The pursuit of an increasingly accurate description of intermolecular interactions within the framework of Kohn-Sham density functional theory (KS-DFT) has motivated the construction of numerous benchmark databases over the past two decades. By far, the largest efforts have been spent on closed-shell, neutral dimers for which today the interaction energies and geometries can be accurately reproduced by various combinations of dispersion-corrected density functional approximations (DFAs). In sharp contrast, charged, open-shell dimers remain a challenge as illustrated by the analysis of the OREL26rad benchmark set, composed of π-dimer radical cations.
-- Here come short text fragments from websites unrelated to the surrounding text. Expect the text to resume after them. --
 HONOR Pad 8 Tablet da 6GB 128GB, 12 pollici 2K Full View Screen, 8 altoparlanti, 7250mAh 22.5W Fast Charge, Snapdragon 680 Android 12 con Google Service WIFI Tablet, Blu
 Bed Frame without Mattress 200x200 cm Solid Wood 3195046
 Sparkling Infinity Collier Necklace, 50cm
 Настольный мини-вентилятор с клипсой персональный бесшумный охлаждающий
Aside from the methodological aspect, achieving a proper description of radical cationic complexes is appealing due to their role as models for charge carriers in organic semiconductors. In the interest of providing an assessment of more realistic dimer systems, we construct a data set of large radical cationic dimers (CryOrel9) and jointly train the 19 parameters of a dispersion corrected, range-separated hybrid density functional (ωB97X-dDsC). The main objective of ωB97X-dDsC is to provide the maximum balance between the treatment of long-range London dispersion and reduction of the delocalization error, which are essential conditions to obtain accurate energy profiles and binding energies of charged, open-shell dimers. The performance of ωB97X-dDsC, its parent ωB97X functional series, and a selection of wave function-based methods is reported for the CryOrel9 data set. The robustness of the reoptimized variant (ωB97X-dDsC) is also tested on other GMTKN30 data sets.